Gérard Encausse

Overview: Gerard Encausse was a special student of Philippe de Lyon. He was known as Papus – a doctor and occultist. He founded the School of Mystery, which was more important in Europe. He divided illness in 3 types: Physical disease (fever, trauma, fractures) treated with allopathic medicine; Astral (tuberculosis, cancer, nervous conditions) that he would cure through the use of homeopathy and magnetism; and Spiritual maladies (hysteria, epilepsy) that he alleviated through prayer.

As a young man, Gerard Encausse spent a great deal of time at the Bibliotheque Nationale studying the Kabbalah, occult tarot, magic, and alchemy. He joined the French Theosophical Society, but resigned soon after joining because he disliked the Society’s emphasis on Eastern occultism.

Encausse was also a member of the Hermetic Brotherhood of Light and the Hermetic Order of the Golden Dawn temple in Paris, as well as Memphis-Misraim and probably other esoteric or paramasonic organizations, as well as being an author of several occult books. Outside of his paramasonic and Martinist activities he was also a spiritual student of the French spiritualist healer, Anthelme Nizier Philippe.

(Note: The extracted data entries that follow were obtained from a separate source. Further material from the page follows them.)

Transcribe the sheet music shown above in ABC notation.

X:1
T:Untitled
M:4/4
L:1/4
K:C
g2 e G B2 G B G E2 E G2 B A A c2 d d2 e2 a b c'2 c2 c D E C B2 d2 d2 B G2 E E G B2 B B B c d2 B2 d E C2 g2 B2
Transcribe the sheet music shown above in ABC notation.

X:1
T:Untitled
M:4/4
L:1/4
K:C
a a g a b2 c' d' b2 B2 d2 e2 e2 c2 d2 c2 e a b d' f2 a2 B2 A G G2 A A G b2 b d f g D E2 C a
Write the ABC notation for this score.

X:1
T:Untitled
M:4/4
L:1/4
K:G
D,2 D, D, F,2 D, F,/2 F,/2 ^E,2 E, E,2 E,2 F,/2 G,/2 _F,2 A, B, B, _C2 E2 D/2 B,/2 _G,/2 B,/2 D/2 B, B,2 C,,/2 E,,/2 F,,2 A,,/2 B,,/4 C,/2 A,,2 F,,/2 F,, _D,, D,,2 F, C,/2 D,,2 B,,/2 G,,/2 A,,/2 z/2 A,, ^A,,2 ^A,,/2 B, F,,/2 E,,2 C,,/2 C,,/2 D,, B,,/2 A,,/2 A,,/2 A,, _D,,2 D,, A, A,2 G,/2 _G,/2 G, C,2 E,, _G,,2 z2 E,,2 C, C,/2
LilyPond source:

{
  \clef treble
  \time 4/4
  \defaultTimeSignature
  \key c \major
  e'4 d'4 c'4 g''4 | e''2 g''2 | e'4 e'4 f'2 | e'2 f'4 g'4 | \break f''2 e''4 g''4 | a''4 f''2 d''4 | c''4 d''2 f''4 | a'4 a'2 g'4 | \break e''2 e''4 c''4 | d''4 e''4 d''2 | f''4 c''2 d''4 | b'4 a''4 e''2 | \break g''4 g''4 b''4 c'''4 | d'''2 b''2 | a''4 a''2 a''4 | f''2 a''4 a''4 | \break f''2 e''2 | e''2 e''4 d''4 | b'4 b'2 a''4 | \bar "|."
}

Gérard Encausse, usually known by his pseudonym “Papus,” was a Spanish-born French physician, hypnotist, and popularizer of occultism.

Encausse’s pseudonym “Papus” was taken from Lévi’s “Nuctemeron of Apollonius of Tyana”  and means “physician.” Papus is primarily remembered as an author of books on magic, Qabalah and the Tarot, and as a prominent figure in the various occultist organizations and Parisian spiritualist and literary circles of the late 19th and early 20th centuries.